** Opening Extract provided block **
Von Trotta knew, of course, that Arendt would seem to many viewers haughty and intimidating, and she therefore takes pains to depict her as a fond though never doting wife and a passionately devoted friend. In the opening scene of the film she and Mary McCarthy engage in a brisk exchange about men and marriage, and elsewhere she engages with a variety of old friends and colleagues in playful banter or earnest and sometimes soulful conversation. Sukowa plays these scenes with her characteristic restraint and intelligence, allowing Arendt to seem formidable and yet also susceptible to sweetness and fellow-feeling. Thus, when the Eichmann book appears and people begin to turn against her, we want to defend her against the charge that she is stubborn and arrogant, but von Trotta includes in her characterization marks of impatience and disdainfulness that give us pause. Especially curious are her interactions with William Shawn of The New Yorker, who commissioned her to cover the Eichmann trial and supported her through the controversy, in spite of the misgivings of others on his staff. In the film Arendt is decidedly high-handed with Shawn and at one point openly insulting, and it is clear that these brief scenes are intended to show Arendt as a person who could be unpleasant and occasionally cut off from the ordinary courtesies. Had von Trotta wanted the film to provide a hagiographic portrait of a simply heroic character, she and Pamela Katz would surely have omitted such interactions.
** Closing Extract provided block **
** Opening Data below block **
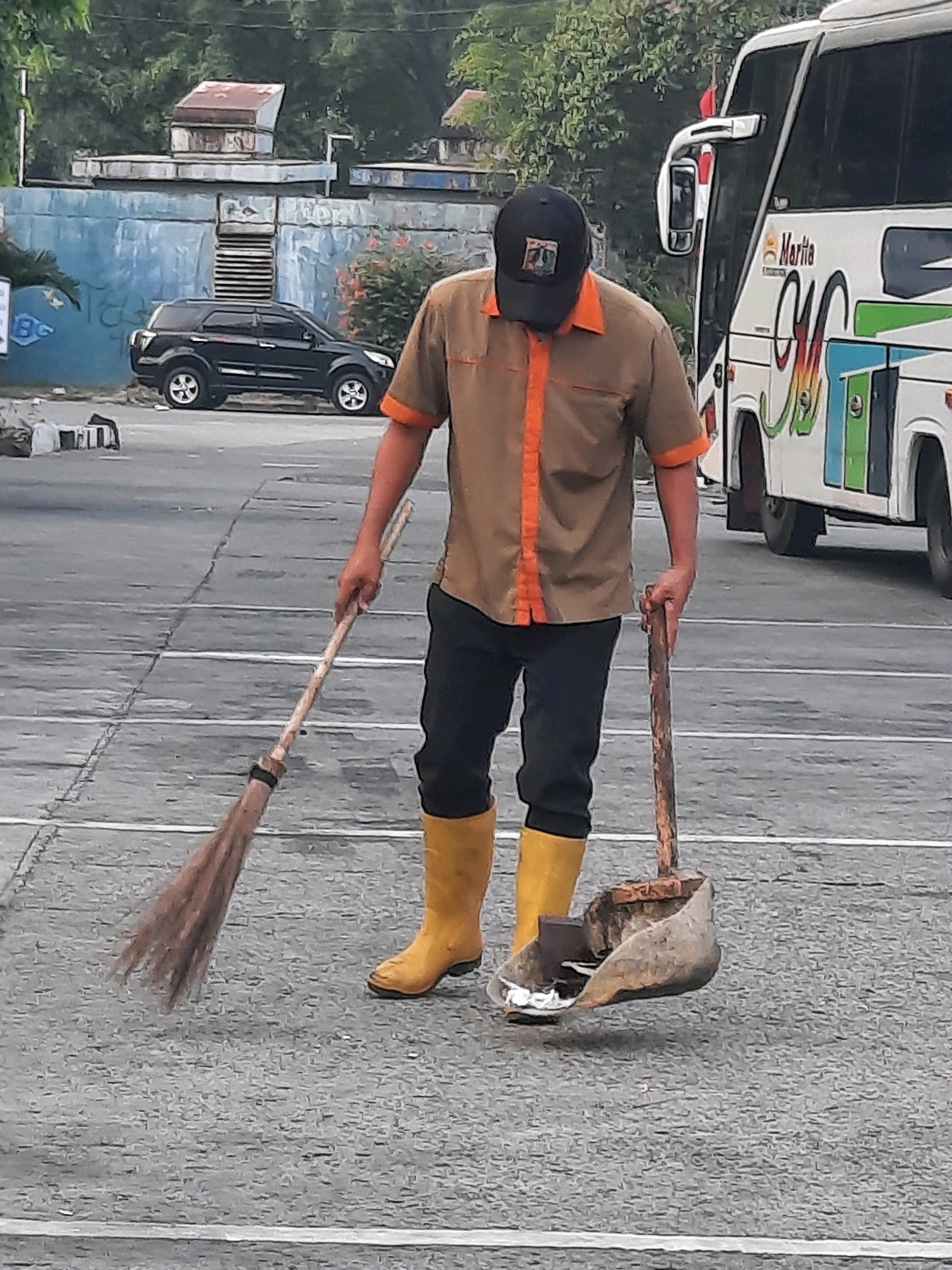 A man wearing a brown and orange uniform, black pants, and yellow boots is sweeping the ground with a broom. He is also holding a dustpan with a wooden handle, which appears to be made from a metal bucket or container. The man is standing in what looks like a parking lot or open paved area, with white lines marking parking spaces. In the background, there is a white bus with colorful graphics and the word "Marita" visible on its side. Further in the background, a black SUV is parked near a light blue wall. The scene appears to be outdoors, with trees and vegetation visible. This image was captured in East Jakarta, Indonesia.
** Closing Data below block **
Decide whether each statement below agrees with the passage on von Trotta's film, answering yes or no and quoting the words of the passage that settle it. 1. The film opens with Arendt and Mary McCarthy talking about men and marriage. 2. William Shawn withdrew his support for Arendt once the controversy began. 3. The film shows Arendt treating Shawn with consistent courtesy.

→ **Solution**
1. Yes: "In the opening scene of the film she and Mary McCarthy engage in a brisk exchange about men and marriage"
2. No: "supported her through the controversy, in spite of the misgivings of others on his staff"
3. No: "In the film Arendt is decidedly high-handed with Shawn and at one point openly insulting"